In the nightmare world of Terminator, ‘things’ (machines, robots) have taken over the world and are enslaving people. But this nightmare is already a reality. In our times, people are reduced to the level of things and things (especially money) are elevated above the level of people. In ancient times pagan priests sacrificed babies to Moloch. Today millions of babies are sacrificed every year at the altar of Capital.
The only way to abolish this sense of alienation is to abolish its material base. The only way to abolish irrational thought is to abolish the irrational relations between human beings in capitalist society. The only way to eliminate the feeling that we have lost control of our lives and destinies is to overthrow the contradictory relations of production and establish a rational planned economy, where all the decisions are taken democratically by free men and women.
In a rational society, that is to say, a socialist planned society, the domination of people by things will be replaced by the administration of things by free men and women. Instead of being slaves to the machines, the latter will be our obedient slaves. Under capitalism, every advance of technology only serves to lengthen the working day and increase the servitude of the workers. Under socialism, instead of toiling longer to produce ever greater amounts of surplus value, people will work less and live life more.

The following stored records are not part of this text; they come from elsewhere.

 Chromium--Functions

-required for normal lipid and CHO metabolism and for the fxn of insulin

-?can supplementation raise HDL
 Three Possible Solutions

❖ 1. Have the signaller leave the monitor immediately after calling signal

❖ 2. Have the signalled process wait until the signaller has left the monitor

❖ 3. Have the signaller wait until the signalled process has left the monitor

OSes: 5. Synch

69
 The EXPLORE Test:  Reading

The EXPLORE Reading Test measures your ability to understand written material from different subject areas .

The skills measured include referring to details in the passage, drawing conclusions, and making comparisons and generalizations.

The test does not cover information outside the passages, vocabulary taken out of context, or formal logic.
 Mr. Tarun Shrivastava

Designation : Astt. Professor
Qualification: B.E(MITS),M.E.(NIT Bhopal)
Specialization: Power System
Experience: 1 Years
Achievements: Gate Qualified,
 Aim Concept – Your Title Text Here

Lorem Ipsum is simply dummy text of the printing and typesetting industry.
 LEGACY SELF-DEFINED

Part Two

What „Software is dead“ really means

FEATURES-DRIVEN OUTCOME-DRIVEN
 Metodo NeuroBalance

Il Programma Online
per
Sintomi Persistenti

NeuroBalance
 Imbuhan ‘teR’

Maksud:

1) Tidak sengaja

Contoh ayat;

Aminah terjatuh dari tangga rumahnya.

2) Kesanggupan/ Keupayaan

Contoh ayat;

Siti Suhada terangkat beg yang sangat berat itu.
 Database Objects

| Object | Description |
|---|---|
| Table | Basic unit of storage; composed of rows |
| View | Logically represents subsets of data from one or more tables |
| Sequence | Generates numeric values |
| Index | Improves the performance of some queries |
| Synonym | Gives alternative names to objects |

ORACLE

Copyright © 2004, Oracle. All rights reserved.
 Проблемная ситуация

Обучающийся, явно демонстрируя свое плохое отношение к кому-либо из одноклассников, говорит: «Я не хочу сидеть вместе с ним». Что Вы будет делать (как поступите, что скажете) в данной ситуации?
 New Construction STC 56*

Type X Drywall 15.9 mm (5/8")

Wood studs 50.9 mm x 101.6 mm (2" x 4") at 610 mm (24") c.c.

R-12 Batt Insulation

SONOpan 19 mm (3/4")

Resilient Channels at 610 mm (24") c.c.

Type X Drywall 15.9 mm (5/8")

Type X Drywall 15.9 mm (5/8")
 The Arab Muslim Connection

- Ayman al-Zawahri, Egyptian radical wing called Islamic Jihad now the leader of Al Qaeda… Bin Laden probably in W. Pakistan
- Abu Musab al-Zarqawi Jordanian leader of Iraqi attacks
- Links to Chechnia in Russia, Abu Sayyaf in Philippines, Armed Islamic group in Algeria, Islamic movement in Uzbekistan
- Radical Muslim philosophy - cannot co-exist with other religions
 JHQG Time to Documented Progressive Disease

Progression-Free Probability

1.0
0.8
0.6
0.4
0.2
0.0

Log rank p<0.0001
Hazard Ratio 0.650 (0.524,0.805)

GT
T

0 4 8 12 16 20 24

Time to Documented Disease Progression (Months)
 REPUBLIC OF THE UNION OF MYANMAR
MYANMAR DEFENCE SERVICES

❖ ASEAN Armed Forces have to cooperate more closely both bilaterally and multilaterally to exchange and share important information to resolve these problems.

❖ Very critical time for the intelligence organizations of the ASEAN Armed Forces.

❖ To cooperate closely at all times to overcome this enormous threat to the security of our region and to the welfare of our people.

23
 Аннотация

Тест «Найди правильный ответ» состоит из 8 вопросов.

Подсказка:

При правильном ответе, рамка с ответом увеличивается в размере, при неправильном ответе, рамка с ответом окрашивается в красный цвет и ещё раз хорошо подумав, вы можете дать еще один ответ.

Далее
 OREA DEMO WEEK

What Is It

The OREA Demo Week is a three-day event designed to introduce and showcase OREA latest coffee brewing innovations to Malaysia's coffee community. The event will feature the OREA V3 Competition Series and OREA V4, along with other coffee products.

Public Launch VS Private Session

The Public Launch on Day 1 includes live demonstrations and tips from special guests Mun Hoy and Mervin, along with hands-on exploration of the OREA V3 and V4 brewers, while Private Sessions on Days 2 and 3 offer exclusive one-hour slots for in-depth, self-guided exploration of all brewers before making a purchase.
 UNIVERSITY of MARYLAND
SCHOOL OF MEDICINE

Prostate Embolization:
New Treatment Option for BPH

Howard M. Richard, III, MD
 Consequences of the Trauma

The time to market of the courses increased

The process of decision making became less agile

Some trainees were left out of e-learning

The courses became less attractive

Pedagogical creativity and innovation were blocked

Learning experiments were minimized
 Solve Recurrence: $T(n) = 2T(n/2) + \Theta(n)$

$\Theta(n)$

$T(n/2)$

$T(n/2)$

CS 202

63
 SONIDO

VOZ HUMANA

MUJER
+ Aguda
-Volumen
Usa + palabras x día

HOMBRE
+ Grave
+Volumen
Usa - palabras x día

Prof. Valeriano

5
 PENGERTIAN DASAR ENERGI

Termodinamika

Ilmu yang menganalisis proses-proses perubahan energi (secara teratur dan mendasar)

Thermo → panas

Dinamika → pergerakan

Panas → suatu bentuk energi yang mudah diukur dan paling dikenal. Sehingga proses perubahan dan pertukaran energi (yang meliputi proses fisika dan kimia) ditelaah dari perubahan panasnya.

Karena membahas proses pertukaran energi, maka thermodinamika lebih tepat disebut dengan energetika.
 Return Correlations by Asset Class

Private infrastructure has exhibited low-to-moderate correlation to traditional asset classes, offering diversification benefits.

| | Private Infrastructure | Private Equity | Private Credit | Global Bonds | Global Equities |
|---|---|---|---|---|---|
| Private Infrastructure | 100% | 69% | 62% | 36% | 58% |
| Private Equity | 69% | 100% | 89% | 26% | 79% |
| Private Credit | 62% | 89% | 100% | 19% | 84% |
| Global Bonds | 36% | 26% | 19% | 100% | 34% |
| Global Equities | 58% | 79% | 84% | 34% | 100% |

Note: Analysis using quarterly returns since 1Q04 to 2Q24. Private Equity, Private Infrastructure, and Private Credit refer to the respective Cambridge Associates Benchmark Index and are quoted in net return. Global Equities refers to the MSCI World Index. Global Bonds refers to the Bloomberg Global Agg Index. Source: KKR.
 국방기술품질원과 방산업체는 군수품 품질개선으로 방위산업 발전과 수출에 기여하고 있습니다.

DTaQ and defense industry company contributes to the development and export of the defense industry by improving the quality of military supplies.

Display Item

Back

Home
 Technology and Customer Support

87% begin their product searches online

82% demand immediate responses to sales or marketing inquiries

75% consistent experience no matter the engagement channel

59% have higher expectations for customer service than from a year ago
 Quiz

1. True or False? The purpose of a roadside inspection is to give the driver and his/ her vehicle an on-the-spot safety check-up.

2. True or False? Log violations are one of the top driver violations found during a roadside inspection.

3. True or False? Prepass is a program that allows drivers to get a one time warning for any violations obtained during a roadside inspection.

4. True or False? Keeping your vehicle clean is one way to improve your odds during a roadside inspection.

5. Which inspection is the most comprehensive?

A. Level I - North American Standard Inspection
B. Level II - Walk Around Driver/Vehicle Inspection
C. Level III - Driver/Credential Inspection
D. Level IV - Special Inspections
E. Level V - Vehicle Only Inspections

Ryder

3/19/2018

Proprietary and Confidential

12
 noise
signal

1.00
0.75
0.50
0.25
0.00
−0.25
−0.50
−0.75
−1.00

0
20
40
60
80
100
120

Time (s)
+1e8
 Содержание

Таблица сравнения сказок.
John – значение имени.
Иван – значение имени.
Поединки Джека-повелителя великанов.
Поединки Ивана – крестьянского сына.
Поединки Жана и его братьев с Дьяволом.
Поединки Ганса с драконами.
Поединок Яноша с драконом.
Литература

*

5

The stunning advances of science and technology over the past century have placed in our hands all that is necessary to transform the planet. What science has revealed about the workings of the universe is far more fascinating, exciting and beautiful than all the supposed ‘revealed truths’ of religion. By revolutionising its conditions of life, humanity will prepare the way for transforming itself, putting an end to the prehistory of our species, so that human beings will live, act and think as humans, not animals, as free men and women, not slaves.
This brings us back to Marx’s third thesis on Feuerbach where he wrote:
The materialist doctrine that men are products of circumstances and upbringing, and that, therefore, changed men are products of changed circumstances and changed upbringing, forgets that it is men who change circumstances and that the educator must himself be educated. Hence this doctrine is bound to divide society into two parts, one of which is superior to society. The coincidence of the changing of circumstances and of human activity or self-change [Selbstveränderung] can be conceived and rationally understood only as revolutionary practice.
This means simply: To revolutionise thought it is necessary to revolutionise society.